**Data provided:**
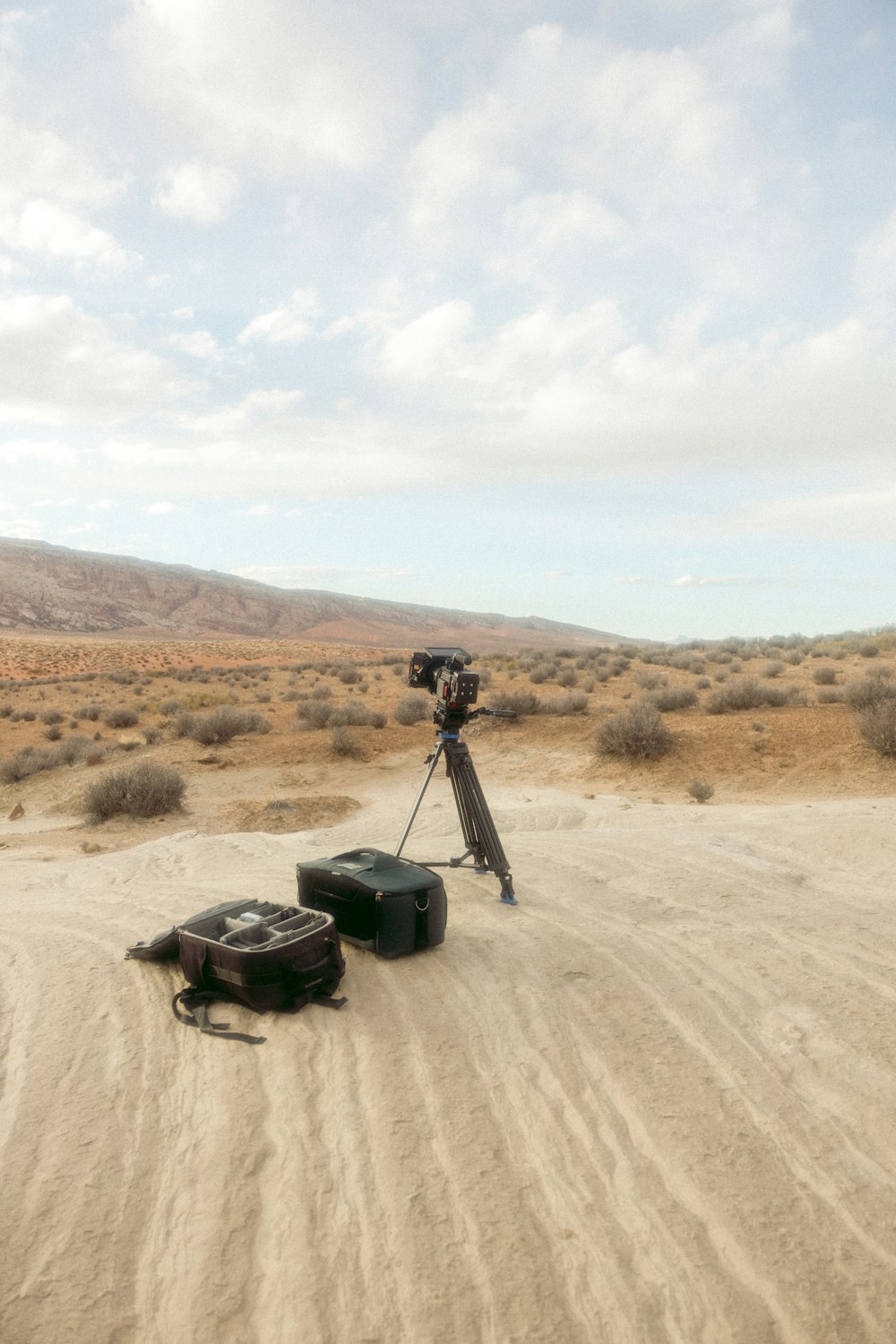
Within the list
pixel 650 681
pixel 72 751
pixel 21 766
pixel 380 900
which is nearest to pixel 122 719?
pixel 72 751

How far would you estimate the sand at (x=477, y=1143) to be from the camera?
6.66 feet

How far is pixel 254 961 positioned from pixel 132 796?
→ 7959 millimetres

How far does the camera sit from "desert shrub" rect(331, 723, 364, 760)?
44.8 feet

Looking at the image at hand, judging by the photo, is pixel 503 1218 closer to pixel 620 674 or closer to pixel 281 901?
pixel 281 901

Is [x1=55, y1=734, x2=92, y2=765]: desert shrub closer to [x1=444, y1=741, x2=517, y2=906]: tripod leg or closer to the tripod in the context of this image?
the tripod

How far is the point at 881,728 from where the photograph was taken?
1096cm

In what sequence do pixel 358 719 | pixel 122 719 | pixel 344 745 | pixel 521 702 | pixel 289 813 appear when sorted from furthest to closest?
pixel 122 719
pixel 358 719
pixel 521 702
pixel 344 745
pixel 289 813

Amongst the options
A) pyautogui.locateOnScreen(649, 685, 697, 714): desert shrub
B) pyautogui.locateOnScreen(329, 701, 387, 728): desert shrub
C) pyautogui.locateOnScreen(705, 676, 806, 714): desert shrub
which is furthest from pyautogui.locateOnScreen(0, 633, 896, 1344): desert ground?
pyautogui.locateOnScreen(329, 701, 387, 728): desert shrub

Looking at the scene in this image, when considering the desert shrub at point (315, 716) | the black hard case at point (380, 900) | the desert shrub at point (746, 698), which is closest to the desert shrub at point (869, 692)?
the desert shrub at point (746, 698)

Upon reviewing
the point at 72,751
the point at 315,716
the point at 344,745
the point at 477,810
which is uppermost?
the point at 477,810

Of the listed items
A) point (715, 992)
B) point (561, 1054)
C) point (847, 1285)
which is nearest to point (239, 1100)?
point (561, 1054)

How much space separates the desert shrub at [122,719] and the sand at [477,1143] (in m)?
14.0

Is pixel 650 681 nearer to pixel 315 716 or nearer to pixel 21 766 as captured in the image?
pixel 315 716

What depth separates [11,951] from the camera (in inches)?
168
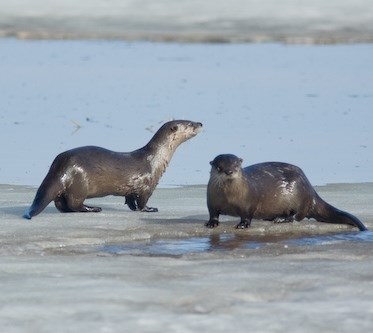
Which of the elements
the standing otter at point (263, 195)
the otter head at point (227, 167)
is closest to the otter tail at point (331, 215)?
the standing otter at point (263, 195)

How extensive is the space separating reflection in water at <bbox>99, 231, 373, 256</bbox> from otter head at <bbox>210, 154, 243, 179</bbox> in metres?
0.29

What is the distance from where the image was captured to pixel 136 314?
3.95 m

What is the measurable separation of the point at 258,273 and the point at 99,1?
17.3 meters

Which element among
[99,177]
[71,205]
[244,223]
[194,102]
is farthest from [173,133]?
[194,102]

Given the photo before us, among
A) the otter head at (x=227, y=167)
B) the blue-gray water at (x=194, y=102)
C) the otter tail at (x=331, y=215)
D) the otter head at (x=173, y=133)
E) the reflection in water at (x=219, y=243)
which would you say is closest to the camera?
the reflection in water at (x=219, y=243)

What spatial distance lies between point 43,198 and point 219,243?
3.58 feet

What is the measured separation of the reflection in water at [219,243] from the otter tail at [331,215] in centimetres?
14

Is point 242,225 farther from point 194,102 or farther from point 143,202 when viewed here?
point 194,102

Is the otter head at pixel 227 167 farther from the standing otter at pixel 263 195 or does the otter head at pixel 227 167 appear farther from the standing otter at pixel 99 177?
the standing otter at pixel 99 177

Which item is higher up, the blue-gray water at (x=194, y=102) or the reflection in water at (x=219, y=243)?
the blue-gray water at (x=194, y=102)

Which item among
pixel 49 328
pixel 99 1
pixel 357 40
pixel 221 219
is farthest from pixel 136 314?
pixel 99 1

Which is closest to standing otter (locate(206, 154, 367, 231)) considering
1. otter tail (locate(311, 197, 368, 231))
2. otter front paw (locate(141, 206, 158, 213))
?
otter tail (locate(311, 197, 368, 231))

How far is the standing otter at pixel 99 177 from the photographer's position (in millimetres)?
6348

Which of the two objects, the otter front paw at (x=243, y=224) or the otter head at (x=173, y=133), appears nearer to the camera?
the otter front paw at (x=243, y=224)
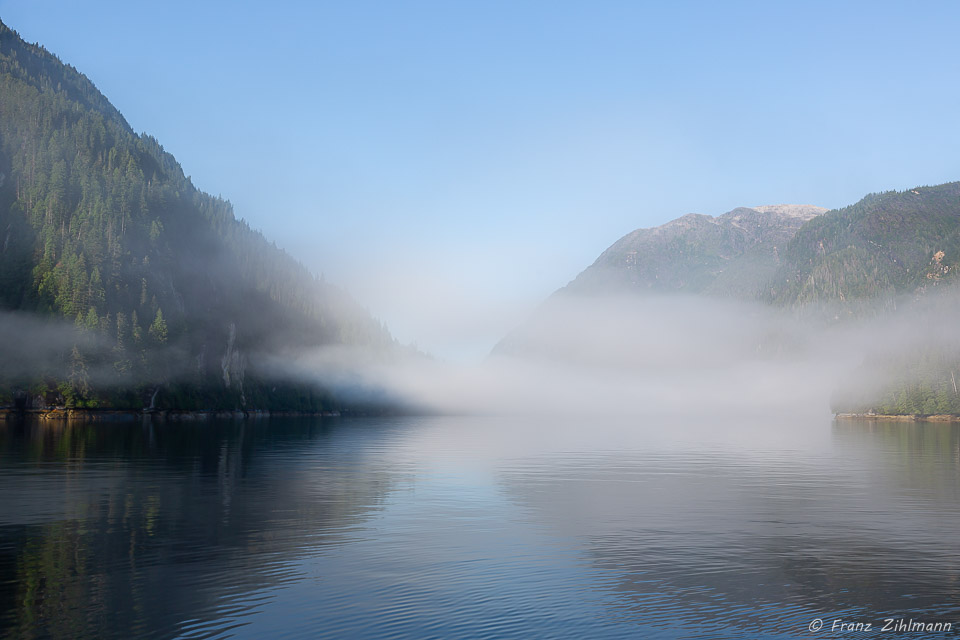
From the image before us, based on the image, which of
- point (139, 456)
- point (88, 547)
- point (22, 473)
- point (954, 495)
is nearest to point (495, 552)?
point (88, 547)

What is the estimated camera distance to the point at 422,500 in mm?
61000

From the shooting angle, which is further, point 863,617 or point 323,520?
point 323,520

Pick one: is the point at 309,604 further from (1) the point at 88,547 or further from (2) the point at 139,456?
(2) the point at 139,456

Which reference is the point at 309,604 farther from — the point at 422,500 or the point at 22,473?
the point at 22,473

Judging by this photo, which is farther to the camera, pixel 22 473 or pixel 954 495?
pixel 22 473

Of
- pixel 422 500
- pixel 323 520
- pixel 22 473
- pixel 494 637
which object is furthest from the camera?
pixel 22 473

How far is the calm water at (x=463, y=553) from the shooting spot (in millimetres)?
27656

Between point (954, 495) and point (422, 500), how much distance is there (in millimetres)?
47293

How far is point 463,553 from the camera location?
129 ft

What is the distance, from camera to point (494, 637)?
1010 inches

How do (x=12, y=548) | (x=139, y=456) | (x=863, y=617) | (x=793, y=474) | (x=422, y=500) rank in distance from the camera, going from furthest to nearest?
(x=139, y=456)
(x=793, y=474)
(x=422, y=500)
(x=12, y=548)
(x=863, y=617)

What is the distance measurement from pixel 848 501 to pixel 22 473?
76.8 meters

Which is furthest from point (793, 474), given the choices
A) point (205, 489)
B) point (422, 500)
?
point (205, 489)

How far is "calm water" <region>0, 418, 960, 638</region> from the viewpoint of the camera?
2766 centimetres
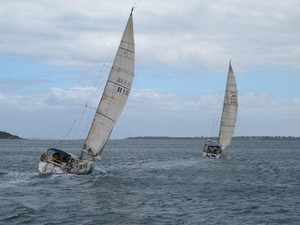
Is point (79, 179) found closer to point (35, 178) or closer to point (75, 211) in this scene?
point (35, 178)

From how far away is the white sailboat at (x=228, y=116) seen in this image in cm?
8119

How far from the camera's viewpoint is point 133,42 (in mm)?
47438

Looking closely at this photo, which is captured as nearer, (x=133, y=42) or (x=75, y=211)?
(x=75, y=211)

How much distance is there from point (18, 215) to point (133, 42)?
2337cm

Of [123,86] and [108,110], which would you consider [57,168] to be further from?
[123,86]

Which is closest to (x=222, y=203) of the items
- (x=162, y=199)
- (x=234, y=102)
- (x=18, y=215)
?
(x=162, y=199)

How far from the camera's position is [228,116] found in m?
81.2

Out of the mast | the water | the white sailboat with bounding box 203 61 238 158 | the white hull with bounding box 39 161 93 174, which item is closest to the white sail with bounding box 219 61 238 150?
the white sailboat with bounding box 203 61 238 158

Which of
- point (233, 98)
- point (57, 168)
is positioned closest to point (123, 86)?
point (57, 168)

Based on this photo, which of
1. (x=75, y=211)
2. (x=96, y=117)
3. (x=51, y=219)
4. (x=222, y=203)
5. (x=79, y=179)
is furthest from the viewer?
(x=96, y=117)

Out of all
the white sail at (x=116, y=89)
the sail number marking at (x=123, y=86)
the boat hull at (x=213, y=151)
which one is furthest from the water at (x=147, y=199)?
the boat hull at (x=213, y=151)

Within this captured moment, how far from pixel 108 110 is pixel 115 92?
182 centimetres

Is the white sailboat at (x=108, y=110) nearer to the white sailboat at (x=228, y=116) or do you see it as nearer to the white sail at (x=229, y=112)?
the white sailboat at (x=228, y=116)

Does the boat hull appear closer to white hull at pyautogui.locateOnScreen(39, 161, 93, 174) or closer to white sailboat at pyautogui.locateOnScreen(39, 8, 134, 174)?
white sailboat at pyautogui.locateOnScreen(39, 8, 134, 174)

**What to do:**
Transcribe the preceding listing in its entirety and with exact wording, leaving out pictures.

**Problem solution:**
Within the list
pixel 650 681
pixel 72 751
pixel 21 766
pixel 380 900
which is nearest to pixel 122 719?
pixel 72 751

How far would you estimate the sand at (x=477, y=1143) to be from the camera?
6.66 feet

How far is pixel 254 961 positioned from pixel 132 796?
→ 7959 millimetres

How far does the camera sit from "desert shrub" rect(331, 723, 364, 760)?
44.8 feet

Looking at the image at hand, judging by the photo, is pixel 503 1218 closer to pixel 620 674 or closer to pixel 281 901?
pixel 281 901

Is [x1=55, y1=734, x2=92, y2=765]: desert shrub closer to [x1=444, y1=741, x2=517, y2=906]: tripod leg or closer to the tripod in the context of this image?
the tripod

How far is the point at 881,728 from where the photograph was taken?
1096cm

In what sequence do pixel 358 719 | pixel 122 719 | pixel 344 745 | pixel 521 702 | pixel 289 813 appear when sorted from furthest to closest?
pixel 122 719
pixel 358 719
pixel 521 702
pixel 344 745
pixel 289 813

Amongst the options
A) pyautogui.locateOnScreen(649, 685, 697, 714): desert shrub
B) pyautogui.locateOnScreen(329, 701, 387, 728): desert shrub
C) pyautogui.locateOnScreen(705, 676, 806, 714): desert shrub
which is furthest from pyautogui.locateOnScreen(0, 633, 896, 1344): desert ground?
pyautogui.locateOnScreen(329, 701, 387, 728): desert shrub

Looking at the scene in this image, when considering the desert shrub at point (315, 716) | the black hard case at point (380, 900) | the desert shrub at point (746, 698), which is closest to the desert shrub at point (869, 692)?
the desert shrub at point (746, 698)

Upon reviewing
the point at 72,751
the point at 315,716
the point at 344,745
the point at 477,810
which is uppermost?
the point at 477,810

Of the listed items
A) point (715, 992)
B) point (561, 1054)
C) point (847, 1285)
which is nearest to point (239, 1100)?
point (561, 1054)

How much space separates the desert shrub at [122,719] and the sand at [477,1143] (in m)?
14.0

Is pixel 650 681 nearer to pixel 315 716 or nearer to pixel 21 766 as captured in the image?
pixel 315 716

What depth separates [11,951] from the camera (in inches)?
168
Which of the elements
the standing otter at point (263, 195)
the otter head at point (227, 167)
is closest to the otter tail at point (331, 215)?
the standing otter at point (263, 195)

How extensive is the space separating reflection in water at <bbox>99, 231, 373, 256</bbox> from otter head at <bbox>210, 154, 243, 179</bbox> in metres?
0.29

What is the distance from where the image was captured to pixel 136 314?
3.95 m

What is the measurable separation of the point at 258,273 and the point at 99,1?
17.3 meters

Which element among
[99,177]
[71,205]
[244,223]
[194,102]
is farthest from [173,133]?
[194,102]

Given the photo before us, among
A) the otter head at (x=227, y=167)
B) the blue-gray water at (x=194, y=102)
C) the otter tail at (x=331, y=215)
D) the otter head at (x=173, y=133)
E) the reflection in water at (x=219, y=243)
which would you say is closest to the camera?
the reflection in water at (x=219, y=243)

What spatial distance lies between point 43,198 and point 219,243?
3.58 feet

What is the measured separation of the reflection in water at [219,243] from the otter tail at [331,215] in centimetres?
14

Is point 242,225 farther from point 194,102 or farther from point 143,202 when viewed here?
point 194,102

Is the otter head at pixel 227 167 farther from the standing otter at pixel 263 195 or does the otter head at pixel 227 167 appear farther from the standing otter at pixel 99 177?
the standing otter at pixel 99 177

Which item is higher up, the blue-gray water at (x=194, y=102) or the reflection in water at (x=219, y=243)?
the blue-gray water at (x=194, y=102)

Which item among
pixel 49 328
pixel 99 1
pixel 357 40
pixel 221 219
is farthest from pixel 136 314?
pixel 99 1

Which is closest to standing otter (locate(206, 154, 367, 231)) considering
1. otter tail (locate(311, 197, 368, 231))
2. otter front paw (locate(141, 206, 158, 213))
?
otter tail (locate(311, 197, 368, 231))

How far is the standing otter at pixel 99 177 from the photographer's position (in millimetres)?
6348

Which of the two objects, the otter front paw at (x=243, y=224) or the otter head at (x=173, y=133), appears nearer to the camera?
the otter front paw at (x=243, y=224)
From the image before us, based on the image, which of
- point (139, 456)
- point (88, 547)
- point (22, 473)
- point (954, 495)
is nearest to point (495, 552)?
point (88, 547)

What is the estimated camera distance to the point at 422,500 in mm?
61000

From the shooting angle, which is further, point 863,617 or point 323,520?
point 323,520

Pick one: is the point at 309,604 further from (1) the point at 88,547 or further from (2) the point at 139,456?
(2) the point at 139,456

Which reference is the point at 309,604 farther from — the point at 422,500 or the point at 22,473?
the point at 22,473

Judging by this photo, which is farther to the camera, pixel 22 473 or pixel 954 495?
pixel 22 473

Of
- pixel 422 500
- pixel 323 520
- pixel 22 473
- pixel 494 637
which object is furthest from the camera?
pixel 22 473

How far is the calm water at (x=463, y=553) from the shooting spot (in millimetres)?
27656

Between point (954, 495) and point (422, 500), how much distance is there (in millimetres)?
47293

How far is point 463,553 from the camera location?
129 ft

What is the distance, from camera to point (494, 637)?
1010 inches

How do (x=12, y=548) | (x=139, y=456) | (x=863, y=617) | (x=793, y=474) | (x=422, y=500) rank in distance from the camera, going from furthest to nearest?
(x=139, y=456)
(x=793, y=474)
(x=422, y=500)
(x=12, y=548)
(x=863, y=617)

What is the distance measurement from pixel 848 501 to pixel 22 473?
76.8 meters

Which is furthest from point (793, 474), given the choices
A) point (205, 489)
B) point (422, 500)
?
point (205, 489)

How far is "calm water" <region>0, 418, 960, 638</region> from the viewpoint of the camera?
2766 centimetres
Is point (79, 179) found closer to point (35, 178) or closer to point (75, 211) in this scene?
point (35, 178)

From how far away is the white sailboat at (x=228, y=116) seen in this image in cm?
8119

How far from the camera's viewpoint is point 133,42 (in mm)?
47438

Looking closely at this photo, which is captured as nearer, (x=133, y=42) or (x=75, y=211)?
(x=75, y=211)

How much distance is there from point (18, 215) to point (133, 42)?
2337cm

Of [123,86] and [108,110], which would you consider [57,168] to be further from?
[123,86]

Which is closest to (x=222, y=203) of the items
- (x=162, y=199)
- (x=234, y=102)
- (x=18, y=215)
?
(x=162, y=199)

How far from the camera's position is [228,116] found in m?
81.2

Out of the mast | the water | the white sailboat with bounding box 203 61 238 158 | the white hull with bounding box 39 161 93 174, which item is closest to the white sail with bounding box 219 61 238 150?
the white sailboat with bounding box 203 61 238 158

Which of
- point (233, 98)
- point (57, 168)
is positioned closest to point (123, 86)?
point (57, 168)

Based on this photo, which of
1. (x=75, y=211)
2. (x=96, y=117)
3. (x=51, y=219)
4. (x=222, y=203)
5. (x=79, y=179)
is furthest from the viewer?
(x=96, y=117)

Out of all
the white sail at (x=116, y=89)
the sail number marking at (x=123, y=86)
the boat hull at (x=213, y=151)
which one is furthest from the water at (x=147, y=199)?
the boat hull at (x=213, y=151)

Within this captured moment, how far from pixel 108 110 is pixel 115 92?
182 centimetres

Is the white sailboat at (x=108, y=110) nearer to the white sailboat at (x=228, y=116) or do you see it as nearer to the white sail at (x=229, y=112)?
the white sailboat at (x=228, y=116)

Does the boat hull appear closer to white hull at pyautogui.locateOnScreen(39, 161, 93, 174) or closer to white sailboat at pyautogui.locateOnScreen(39, 8, 134, 174)?
white sailboat at pyautogui.locateOnScreen(39, 8, 134, 174)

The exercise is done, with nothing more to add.